------ SELECTED EXCERPT

While out for a coffee with my husband a few mornings ago, I realized that I inevitably feel a great sense of relief on Boxing Day, when Christmas is in the rear-view mirror and expectations are suddenly lowered.
I’m certainly not the first to observe that for many people, and for various reasons, Christmas is a difficult time. The pressure to have a picture-perfect day—to create happy memories that’ll last a lifetime—is heightened, and what’s lacking becomes uncomfortably clear. There’s a lot riding on twenty-four hours.
I guess that’s why I love the holiday season and not necessarily the holiday itself. In the darkest months of the year, it’s nice to have an excuse to engage in public displays of festivity (the lesser-known PDF). It seems almost a coincidence that this joy is tied to Christmas, which for some has become a prolonged celebration only tenuously tied to the religious observance. I like the anticipation, the preparations, the rituals. I like pouring tons of time, care, and attention into making gifts. I like writing and mailing cards. I do these things with real enjoyment and willingness.
And then December 25 rolls around, and reality is still reality; there isn’t a magical suspension of the less palatable aspects of life.

------------
------ INFORMATION SHOWN

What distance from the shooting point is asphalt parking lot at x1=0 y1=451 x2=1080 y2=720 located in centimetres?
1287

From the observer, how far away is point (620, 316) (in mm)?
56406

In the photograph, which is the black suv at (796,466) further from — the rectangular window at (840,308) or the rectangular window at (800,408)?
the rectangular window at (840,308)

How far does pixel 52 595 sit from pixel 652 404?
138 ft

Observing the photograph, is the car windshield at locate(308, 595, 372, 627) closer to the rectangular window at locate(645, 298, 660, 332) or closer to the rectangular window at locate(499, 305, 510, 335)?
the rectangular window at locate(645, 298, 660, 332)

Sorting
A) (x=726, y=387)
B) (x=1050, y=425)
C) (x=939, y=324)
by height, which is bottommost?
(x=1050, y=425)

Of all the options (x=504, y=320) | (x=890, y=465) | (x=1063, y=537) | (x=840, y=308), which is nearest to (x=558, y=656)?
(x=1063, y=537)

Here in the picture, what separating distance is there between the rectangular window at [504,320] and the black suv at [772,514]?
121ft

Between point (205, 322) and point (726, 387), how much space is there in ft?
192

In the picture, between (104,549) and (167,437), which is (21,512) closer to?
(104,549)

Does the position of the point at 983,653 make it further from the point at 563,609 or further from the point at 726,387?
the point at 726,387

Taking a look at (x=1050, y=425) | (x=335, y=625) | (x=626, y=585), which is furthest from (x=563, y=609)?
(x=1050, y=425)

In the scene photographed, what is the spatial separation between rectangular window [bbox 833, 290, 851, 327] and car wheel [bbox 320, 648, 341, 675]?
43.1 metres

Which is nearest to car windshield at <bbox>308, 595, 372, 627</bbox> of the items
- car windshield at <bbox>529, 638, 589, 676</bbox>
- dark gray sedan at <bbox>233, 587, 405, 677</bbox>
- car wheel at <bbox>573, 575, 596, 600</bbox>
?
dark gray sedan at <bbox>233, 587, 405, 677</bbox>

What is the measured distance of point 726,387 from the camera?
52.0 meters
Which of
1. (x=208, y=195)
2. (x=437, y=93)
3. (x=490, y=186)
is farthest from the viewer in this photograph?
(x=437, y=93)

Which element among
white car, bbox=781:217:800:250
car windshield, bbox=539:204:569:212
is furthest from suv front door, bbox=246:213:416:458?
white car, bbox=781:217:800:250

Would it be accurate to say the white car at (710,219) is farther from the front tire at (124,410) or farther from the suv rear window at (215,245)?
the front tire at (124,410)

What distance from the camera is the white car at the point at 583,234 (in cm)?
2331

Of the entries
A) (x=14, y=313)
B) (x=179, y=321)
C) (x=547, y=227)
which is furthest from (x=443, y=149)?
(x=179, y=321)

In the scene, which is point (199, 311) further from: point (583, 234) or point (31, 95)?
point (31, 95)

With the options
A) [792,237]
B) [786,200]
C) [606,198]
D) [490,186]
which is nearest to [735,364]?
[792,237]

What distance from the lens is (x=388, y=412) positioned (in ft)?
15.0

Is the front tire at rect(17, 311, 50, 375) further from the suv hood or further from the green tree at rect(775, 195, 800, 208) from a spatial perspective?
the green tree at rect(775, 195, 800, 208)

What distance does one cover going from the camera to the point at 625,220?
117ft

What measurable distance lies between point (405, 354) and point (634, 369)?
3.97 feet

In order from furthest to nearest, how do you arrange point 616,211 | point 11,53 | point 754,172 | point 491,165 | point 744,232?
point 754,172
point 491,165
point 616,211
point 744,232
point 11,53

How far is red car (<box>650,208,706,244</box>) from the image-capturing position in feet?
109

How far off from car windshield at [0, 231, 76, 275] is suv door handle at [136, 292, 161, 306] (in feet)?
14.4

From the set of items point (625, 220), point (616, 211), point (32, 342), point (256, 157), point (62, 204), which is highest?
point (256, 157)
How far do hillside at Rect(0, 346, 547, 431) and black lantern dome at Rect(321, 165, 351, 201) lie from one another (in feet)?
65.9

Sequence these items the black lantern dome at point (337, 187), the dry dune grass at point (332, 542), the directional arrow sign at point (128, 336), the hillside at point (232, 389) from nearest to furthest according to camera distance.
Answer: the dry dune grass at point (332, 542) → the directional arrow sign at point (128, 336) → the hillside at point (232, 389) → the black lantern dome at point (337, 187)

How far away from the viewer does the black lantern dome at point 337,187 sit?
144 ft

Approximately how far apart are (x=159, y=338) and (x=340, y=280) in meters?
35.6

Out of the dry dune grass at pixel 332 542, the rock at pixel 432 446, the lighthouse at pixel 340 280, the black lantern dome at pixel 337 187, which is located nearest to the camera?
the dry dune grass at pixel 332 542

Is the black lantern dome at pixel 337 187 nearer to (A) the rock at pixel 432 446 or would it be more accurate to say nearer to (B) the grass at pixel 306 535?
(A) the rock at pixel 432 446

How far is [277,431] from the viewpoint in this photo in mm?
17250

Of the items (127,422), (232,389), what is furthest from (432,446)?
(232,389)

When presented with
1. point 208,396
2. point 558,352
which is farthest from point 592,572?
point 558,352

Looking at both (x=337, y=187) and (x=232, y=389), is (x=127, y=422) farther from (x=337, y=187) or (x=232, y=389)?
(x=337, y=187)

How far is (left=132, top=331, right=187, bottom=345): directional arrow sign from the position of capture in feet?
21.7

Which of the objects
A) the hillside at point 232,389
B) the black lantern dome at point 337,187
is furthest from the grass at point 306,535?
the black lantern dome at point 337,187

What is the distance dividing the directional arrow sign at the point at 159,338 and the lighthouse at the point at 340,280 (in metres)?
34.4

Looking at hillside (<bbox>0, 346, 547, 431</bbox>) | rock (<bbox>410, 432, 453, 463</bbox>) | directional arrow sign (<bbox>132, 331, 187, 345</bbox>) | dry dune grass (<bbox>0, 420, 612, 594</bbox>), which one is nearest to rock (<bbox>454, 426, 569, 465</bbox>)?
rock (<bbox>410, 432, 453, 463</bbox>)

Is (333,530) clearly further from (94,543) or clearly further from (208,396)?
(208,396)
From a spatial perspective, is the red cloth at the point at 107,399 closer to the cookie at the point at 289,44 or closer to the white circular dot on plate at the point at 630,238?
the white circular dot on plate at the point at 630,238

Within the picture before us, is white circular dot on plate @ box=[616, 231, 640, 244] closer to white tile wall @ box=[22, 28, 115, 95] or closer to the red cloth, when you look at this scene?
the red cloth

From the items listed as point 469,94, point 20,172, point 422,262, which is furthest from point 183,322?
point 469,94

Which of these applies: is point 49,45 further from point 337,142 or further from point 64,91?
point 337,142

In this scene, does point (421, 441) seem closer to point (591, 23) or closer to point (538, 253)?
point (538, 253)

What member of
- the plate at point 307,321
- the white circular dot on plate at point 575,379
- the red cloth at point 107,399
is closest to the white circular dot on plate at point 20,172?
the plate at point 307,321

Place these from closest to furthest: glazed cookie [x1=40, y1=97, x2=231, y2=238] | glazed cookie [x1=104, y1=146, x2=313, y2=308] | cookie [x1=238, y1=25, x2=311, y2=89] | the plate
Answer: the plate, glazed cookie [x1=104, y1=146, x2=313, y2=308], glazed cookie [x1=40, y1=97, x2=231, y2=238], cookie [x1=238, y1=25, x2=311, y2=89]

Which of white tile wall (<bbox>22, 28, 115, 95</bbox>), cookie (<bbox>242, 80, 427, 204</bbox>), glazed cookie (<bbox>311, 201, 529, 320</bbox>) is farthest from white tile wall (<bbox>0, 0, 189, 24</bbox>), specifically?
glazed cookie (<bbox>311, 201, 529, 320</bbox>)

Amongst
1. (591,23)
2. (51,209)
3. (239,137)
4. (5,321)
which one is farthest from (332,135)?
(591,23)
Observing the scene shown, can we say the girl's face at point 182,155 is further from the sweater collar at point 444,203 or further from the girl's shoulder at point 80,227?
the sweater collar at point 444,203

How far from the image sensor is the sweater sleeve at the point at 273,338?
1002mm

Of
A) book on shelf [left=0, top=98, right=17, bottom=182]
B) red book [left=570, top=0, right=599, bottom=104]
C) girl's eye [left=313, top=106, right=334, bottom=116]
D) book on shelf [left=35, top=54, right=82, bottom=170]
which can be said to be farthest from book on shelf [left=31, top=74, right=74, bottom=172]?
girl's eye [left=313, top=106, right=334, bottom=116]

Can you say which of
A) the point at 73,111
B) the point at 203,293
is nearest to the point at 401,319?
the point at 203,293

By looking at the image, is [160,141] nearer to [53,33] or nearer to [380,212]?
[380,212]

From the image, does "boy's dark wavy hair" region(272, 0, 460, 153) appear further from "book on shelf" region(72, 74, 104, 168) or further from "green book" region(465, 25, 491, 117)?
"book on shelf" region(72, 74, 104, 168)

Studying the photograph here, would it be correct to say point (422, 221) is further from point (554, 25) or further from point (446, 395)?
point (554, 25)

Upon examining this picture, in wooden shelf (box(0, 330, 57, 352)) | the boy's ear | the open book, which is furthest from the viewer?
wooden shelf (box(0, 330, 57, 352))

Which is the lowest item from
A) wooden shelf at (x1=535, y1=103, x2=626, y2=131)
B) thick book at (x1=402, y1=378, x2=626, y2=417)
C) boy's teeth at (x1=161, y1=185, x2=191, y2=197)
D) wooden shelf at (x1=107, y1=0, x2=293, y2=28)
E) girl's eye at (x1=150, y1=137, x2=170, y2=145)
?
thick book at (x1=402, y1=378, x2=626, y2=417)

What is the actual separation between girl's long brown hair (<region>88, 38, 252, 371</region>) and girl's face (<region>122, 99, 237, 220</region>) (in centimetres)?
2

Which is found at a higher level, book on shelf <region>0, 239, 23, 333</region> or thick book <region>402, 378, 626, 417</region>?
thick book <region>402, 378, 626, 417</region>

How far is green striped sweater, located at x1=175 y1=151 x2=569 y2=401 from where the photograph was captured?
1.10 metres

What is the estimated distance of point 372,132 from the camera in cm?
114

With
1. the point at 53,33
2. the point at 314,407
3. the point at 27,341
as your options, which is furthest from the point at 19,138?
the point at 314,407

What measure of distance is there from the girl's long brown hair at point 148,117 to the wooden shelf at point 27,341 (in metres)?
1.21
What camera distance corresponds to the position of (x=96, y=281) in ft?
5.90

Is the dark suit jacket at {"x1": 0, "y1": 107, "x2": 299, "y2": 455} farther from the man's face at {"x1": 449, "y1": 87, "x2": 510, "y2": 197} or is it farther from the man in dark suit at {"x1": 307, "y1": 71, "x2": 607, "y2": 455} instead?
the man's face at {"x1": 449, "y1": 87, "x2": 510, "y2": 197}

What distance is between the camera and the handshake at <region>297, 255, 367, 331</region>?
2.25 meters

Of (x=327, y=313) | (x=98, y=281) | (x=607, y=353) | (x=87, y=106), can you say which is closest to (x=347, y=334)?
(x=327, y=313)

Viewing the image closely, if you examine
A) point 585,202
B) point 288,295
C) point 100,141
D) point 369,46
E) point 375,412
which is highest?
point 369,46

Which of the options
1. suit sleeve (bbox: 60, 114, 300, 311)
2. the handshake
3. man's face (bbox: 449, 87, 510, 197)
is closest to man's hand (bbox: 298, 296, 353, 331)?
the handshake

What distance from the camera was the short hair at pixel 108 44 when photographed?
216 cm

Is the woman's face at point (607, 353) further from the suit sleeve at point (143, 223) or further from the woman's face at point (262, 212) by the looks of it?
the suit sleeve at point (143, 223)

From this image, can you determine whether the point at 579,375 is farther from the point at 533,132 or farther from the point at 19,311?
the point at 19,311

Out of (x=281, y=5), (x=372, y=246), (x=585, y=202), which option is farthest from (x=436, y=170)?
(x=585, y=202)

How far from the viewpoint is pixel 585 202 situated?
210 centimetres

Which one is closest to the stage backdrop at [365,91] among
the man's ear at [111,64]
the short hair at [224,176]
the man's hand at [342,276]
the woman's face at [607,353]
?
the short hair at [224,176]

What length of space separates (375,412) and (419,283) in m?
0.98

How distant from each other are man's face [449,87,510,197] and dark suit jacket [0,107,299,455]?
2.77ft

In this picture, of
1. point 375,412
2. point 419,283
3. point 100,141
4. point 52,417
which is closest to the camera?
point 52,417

------------

• _QUESTIONS_:
#1 In the essay about Christmas and Boxing Day, what does the writer call "the lesser-known PDF"?
#2 Carry on the essay about Christmas and Boxing Day, starting after its last sentence, the one about December 25.

• _RESPONSE LIST_:
#1 Public displays of festivity.

#2
In a piece I recently wrote, I reflected on Christmases of yore. Some were better than others, but none were perfect (what a surprise!). Though I’ve learned to brace myself for bumps, big or little, I’m still taken aback when whatever goes wrong goes wrong. With the awareness that I have the tendency to conveniently forget that wishful thinking doesn’t lead to a Hallmark holiday, this year I took a different approach: expect the worst, hope for the best.
Sure enough, my husband and I were both recovering from COVID on the big day. We’re fine now, but it wasn’t the Christmas gift I wanted.
Since I’d better prepared myself and was determined to go with the flow, I was more equipped to handle a situation that was, after all, out of my control, and we managed to have a low-key but pleasant day. Still, I was relieved when it was a reasonable hour to go to sleep.
I woke up on Boxing Day enveloped in a calm that’s stayed with me. With Christmas out of the way, I can quietly celebrate life as it is and as it will be, and that, my friends, is a true miracle.